Avé César! Polémique du monde canin…

Le groupe Québécor Média et l’équipe du magazine Animal ont publié un dossier sur la superstar d’Animal Planet : Cesar Millan. Inutile de vous dire que depuis sa sortie en kiosque, ce numéro du magazine Animal fait jaser les très nombreux amis des chiens du Québec… et outre-mer!

Que l’on soit pour ou contre César devient vite une guerre de clocher, sans queue ni tête. En effet, sans parler de nos amis d’outre-mer, on pourrait diviser le Québec en deux parties, les Bleus (pour) et les Rouges (contre). On est loin des petites guerres Montréal-Québec, Canadiens-Nordiques de mon adolescence!
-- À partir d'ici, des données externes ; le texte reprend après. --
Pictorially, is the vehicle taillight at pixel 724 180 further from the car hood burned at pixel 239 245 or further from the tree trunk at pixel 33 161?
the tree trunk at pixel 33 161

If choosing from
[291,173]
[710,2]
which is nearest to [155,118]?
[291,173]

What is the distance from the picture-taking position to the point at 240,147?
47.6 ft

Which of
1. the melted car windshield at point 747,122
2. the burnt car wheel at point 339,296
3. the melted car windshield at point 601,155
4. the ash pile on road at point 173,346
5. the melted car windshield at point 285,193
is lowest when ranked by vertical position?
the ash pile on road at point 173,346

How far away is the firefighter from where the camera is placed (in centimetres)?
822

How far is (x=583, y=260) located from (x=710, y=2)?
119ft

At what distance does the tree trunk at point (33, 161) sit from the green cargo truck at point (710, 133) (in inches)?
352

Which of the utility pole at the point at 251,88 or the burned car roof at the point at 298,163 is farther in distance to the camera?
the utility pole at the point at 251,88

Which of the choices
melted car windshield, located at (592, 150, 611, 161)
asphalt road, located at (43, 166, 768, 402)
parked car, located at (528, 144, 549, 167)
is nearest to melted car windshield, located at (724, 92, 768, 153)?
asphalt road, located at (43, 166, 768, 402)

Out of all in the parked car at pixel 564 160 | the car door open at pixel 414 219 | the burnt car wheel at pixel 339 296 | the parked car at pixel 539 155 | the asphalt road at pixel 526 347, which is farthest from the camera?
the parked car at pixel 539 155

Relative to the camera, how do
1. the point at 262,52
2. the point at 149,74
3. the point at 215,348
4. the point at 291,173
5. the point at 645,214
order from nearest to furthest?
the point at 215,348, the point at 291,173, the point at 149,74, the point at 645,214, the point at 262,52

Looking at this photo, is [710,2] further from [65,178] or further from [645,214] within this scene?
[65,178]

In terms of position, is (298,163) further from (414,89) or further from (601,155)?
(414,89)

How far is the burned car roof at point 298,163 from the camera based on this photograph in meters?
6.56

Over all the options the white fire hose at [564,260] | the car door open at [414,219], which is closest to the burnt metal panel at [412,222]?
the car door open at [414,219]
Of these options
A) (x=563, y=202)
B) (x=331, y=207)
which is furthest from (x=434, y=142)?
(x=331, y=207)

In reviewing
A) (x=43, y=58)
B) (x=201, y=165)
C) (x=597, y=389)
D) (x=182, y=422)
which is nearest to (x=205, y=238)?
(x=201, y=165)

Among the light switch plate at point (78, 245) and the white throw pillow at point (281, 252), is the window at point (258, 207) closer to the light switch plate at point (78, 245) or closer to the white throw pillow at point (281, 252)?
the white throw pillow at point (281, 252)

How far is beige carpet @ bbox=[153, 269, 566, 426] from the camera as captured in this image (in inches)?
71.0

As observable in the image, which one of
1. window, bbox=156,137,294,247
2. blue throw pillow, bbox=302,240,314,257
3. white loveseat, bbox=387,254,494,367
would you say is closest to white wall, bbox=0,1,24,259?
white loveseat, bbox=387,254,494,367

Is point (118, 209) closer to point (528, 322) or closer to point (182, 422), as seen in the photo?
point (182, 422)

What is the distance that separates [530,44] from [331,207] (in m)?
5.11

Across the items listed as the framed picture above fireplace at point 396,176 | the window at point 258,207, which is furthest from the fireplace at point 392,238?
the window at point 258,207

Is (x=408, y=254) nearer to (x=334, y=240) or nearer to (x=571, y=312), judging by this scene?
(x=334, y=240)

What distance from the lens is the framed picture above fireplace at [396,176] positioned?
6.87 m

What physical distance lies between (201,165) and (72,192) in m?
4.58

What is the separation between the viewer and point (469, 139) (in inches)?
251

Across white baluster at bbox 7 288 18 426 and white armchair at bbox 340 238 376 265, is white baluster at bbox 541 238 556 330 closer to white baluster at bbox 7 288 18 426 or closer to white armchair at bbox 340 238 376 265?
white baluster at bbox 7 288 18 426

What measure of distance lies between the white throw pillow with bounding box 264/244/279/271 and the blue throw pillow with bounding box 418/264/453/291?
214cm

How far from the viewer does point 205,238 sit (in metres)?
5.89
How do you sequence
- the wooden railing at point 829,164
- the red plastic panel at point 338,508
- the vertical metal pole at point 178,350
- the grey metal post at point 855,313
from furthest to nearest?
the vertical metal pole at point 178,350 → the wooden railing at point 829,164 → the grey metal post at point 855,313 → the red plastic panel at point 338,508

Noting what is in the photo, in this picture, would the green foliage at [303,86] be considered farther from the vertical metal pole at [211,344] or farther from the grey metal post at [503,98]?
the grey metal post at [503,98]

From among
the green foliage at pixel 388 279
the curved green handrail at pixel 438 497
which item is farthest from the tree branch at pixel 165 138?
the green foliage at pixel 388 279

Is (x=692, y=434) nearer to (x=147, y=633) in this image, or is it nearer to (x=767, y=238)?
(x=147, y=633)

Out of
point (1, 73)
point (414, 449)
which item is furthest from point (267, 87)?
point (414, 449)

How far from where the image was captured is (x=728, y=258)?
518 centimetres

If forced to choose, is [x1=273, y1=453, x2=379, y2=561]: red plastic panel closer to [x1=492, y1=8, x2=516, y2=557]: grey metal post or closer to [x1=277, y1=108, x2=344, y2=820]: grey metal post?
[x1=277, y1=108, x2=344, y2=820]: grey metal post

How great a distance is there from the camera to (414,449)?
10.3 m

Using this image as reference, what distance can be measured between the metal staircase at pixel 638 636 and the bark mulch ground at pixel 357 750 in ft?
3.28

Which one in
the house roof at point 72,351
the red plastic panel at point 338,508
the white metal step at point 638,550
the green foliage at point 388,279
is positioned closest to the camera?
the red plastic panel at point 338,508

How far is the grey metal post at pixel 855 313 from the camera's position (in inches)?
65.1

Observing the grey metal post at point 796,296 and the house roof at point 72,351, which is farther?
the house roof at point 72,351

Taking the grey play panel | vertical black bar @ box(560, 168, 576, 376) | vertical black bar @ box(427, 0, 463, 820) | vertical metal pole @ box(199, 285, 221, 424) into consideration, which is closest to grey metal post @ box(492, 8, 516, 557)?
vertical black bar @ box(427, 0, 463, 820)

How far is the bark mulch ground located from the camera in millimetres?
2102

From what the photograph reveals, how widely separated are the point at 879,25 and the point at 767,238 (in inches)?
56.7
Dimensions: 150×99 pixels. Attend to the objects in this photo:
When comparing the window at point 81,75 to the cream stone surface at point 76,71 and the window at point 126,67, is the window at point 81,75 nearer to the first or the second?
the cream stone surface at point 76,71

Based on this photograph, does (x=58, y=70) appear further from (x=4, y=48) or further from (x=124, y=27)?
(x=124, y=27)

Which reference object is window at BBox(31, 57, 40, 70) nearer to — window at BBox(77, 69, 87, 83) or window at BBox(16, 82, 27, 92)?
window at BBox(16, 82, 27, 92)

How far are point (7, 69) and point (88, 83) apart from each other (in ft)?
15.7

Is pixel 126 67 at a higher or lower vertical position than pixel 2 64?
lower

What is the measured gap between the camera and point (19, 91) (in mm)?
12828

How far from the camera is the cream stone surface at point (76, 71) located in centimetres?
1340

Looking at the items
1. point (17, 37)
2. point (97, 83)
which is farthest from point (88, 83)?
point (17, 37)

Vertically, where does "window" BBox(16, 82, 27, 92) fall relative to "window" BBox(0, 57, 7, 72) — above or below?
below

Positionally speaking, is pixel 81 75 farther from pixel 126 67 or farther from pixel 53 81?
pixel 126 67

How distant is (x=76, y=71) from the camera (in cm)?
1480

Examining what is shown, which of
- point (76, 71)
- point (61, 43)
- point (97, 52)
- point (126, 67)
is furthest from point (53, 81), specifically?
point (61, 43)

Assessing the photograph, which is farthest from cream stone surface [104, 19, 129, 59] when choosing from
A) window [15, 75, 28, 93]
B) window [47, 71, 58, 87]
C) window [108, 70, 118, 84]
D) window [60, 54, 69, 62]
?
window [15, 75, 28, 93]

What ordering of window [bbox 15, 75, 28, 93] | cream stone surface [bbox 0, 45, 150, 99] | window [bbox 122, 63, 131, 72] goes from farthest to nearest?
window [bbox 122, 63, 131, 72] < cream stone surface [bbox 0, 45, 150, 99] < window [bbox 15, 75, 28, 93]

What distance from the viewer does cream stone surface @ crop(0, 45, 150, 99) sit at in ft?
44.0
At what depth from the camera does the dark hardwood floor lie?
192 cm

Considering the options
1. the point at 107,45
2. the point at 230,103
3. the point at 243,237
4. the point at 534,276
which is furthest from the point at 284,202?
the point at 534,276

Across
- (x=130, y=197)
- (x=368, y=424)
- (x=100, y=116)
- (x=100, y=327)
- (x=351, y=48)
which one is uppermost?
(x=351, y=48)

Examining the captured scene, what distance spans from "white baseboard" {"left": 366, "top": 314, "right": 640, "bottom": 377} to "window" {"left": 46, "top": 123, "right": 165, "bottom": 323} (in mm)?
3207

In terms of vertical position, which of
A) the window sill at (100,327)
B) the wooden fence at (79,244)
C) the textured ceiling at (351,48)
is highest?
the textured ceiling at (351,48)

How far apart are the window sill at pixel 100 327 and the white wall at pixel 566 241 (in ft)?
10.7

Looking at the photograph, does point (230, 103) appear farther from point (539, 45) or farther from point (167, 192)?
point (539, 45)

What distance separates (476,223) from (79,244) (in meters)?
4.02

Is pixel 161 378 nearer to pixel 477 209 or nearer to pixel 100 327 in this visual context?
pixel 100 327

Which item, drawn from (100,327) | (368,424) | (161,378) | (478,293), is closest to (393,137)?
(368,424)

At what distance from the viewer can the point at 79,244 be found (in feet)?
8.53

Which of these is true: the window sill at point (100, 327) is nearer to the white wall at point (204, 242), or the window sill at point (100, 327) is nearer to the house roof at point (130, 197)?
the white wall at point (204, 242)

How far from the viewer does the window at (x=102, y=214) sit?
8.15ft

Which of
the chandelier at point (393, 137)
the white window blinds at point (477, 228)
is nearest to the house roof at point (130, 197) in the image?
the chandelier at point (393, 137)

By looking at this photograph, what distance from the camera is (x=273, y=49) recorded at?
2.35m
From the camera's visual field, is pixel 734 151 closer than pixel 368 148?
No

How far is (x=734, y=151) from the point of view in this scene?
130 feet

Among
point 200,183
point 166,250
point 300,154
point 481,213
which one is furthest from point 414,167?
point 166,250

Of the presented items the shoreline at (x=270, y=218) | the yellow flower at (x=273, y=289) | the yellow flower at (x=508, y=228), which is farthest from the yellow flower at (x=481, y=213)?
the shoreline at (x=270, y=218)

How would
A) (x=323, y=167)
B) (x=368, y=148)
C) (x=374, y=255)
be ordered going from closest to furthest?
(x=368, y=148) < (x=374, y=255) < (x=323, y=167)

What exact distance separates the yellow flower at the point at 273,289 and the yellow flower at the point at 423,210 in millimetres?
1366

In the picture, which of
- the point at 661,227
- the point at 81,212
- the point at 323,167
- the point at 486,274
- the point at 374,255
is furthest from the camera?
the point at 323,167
On est plongé tout droit dans le monde absurde du rejet, de la discrimination et du racisme. On préfère porter des œillères, critiquer, juger et condamner… sans appel possible. Rien à faire, dans l’esprit des gens, il n’y aucune place à une amélioration possible du César d’il y a 10 ou 20 ans. Le anti-César est à nos portes et agressif! Et pourtant!!!

Après avoir rencontré César, après avoir lu ses livres (2 sont traduits en français, mais j’ai lu les autres livres en anglais), je vois une nette amélioration par rapport au César d’il y a 15 ans. Ces 10 dernières années, j’ai vu changer ce César tant pointé du doigt et condamné à perpétuité comme « abuseur » de chiens. Ses échanges, entre autre avec le Dr Ian Dunbar, ont porté fruit.

Suis-je pour ou contre César? Disons que je suis « violet », un mélange bleu et de rouge, c’est-à-dire ni pour ou contre à 100%. En ce moment, bien des langues se liguent contre moi en France, ainsi qu’au Québec, parce que soit disant je défends César et ses méthodes.
Quoi de neuf docteur?
Les gens qui me connaissent le savent, j’aime être l’avocate du diable… et comme une médaille a toujours 3 côtés…

JE CROIS…

Je crois que les méthodes et paroles de César ne sont pas toutes à rejeter du revers de la main sans autre explication.

Je crois très sincèrement que grâce à lui plusieurs chiens ont été sauvés de l’euthanasie. Déjà au Québec, les spécialistes en renforcement positif sont rarement à l’aise dans les cas d’agressivité canine et trop nombreux sont les chiens classés agressifs qui se retrouvent à l’abattoir sans raisons valables. Les chiens « zone rouge » trouve rarement preneur. Peu, très peu, de professionnels canins veulent prendre le temps de les rééduquer.

Je crois qu’effectivement trop de propriétaires aiment mal leur chien, ce qui se traduit par de nombreux problèmes de comportement.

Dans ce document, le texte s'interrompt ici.